_REQUIRED TASK 1_.
Answer the following from the essay on journalism and free verse below:
(a) What name does the writer give to the new prosy poetry without meter?
(b) What, according to the essay, does every great poem not issue about itself?
(c) What does the essay identify as the motive to free verse in the majority of cases?
_REQUIRED TASK 2_. Extend the essay on journalism and free verse below, beginning after its final sentence.

_DOCUMENT SECTION_.
BOOKS SEPTEMBER 8, 1916
Journalism is the unique literary achievement of this age. And journalism has brought some benefit to the literary tradition. It has elevated lucidity and human interest to the high place of esteem where in a democratic society they belong. It has made the laborious task of imitating library echoes in order to get into the Atlantic Monthly, unnecessary. It has rendered book-fed and literarious writers as obscure as they are tiresome. But journalism is not literature; it is business. And with some accidental exceptions the tendency of journalism to insert itself into the place of literature is a disaster to the art of writing. I am thinking of the new dilute variety of prosy poetry which is watering the country, and in order to separate myself from those who have any conventional or technical prejudice against the composition of poetry without meter I call it Lazy Verse.
Amazing are the metaphysical theories which those who produce this material put up to justify their professional incapacity for the intense rhapsodies of art. I am not going to dispute those theories, for of all obvious rationalizations of personal inclination, the so-called “sciences” which an artist constructs about his art are the most obviously unscientific. When a man starts a school of poetry, you can be sure that he has an impulse to create something unique, but lacks the energic capacity to sit down and do it. Every great poem is a school of poetry, but it does not issue circulars about itself. Futurism, Imagism, Vorticism, the “Sceptric School,” Polyrhythmic Poetry—all these names, and the others, are efforts to compensate a sense of creative inferiority. So let them pass.
But that poetry is more and more being written without meter, and that in consequence more and more poetry is being written, and that those who so write are most of them convinced that they have gained in freedom and power to convey realizations to the imagination, is a fact which any true science of poetry will have to consider. It will have to estimate the motives, and weigh the values of the “free-verse”tendency in general. I am going to make a beginning in that direction by pointing out that in the majority of cases a mere lack of energetic idle time, or the habit of intense concentration, is the motive to free verse, and the only value gained is the journalistic dilution which enables poetry to expand and multiply and cover space, as all the rest of our writing does in this day of the innumerable magazines and the enormous newspaper.

_PROVIDED INFORMATION_.
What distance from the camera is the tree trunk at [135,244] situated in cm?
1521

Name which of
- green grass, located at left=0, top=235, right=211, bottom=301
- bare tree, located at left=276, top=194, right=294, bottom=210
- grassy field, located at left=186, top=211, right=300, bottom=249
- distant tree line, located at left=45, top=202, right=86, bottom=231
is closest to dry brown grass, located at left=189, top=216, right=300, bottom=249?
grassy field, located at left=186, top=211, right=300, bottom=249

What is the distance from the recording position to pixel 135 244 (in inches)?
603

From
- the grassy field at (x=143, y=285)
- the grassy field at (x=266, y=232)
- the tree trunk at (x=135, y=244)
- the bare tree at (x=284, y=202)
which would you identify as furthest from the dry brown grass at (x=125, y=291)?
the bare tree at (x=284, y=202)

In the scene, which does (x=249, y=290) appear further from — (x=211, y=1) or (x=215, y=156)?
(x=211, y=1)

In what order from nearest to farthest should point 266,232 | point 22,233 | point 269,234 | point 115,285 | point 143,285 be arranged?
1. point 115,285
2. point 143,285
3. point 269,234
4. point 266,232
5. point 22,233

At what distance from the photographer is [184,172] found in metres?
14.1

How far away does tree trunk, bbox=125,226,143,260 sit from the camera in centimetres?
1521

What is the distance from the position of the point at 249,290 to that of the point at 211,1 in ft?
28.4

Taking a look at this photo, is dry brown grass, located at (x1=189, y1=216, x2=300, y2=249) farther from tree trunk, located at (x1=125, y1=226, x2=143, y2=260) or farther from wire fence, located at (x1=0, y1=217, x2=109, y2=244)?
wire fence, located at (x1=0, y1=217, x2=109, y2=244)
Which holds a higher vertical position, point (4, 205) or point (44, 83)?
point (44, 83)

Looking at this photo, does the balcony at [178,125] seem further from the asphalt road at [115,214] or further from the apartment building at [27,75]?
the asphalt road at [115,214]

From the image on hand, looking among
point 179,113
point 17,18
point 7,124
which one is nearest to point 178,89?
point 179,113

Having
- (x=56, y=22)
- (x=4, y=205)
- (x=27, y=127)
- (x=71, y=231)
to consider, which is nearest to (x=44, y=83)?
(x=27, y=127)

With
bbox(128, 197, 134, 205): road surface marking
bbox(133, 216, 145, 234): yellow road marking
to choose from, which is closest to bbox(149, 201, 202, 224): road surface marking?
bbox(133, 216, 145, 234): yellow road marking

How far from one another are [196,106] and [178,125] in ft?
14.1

_REPLY 1_.
(a) Lazy Verse.
(b) Circulars.
(c) A mere lack of energetic idle time, or the habit of intense concentration.

_REPLY 2_.
To read William Blake’s poem “To the Evening Star,” or to read passages of the Psalms, or Song of Solomon, in the English Bible, or of Tagore’s or Giovannitti’s poems, is enough to prove to anyone that realizations of the utmost poignancy can be conveyed without meter by the poetic use of names. Perceptible forms too can be engendered in that exaltation in which qualities of thought or passion have as clear definition as qualities of sound. Even the very absence of form, and often of intensity itself, can have poetic value in so unique an achievement as Walt Whitman’s “Leaves of Grass.” It was necessary that some miraculously powerful poet should burst up through the fine pages of recorded high passion with the uncouth realities of the hours of a man’s everyday life. This could only be done with the everyday manners of language. It could only be done irregularly, verbosely. It could only be done unsatisfactorily, for if it were satisfying it would not be the unqualified and incommensurable reality that was required. But persons who have drunk the whole draught of Walt Whitman’s poetry and realized that it is an eternal achievement in literature, and persons who think the English Bible and many other unmetrical visions are exalted poetry, are still entitled to find the general tendency of modern “ Free Verse” dissolving and wearisome in an extreme degree.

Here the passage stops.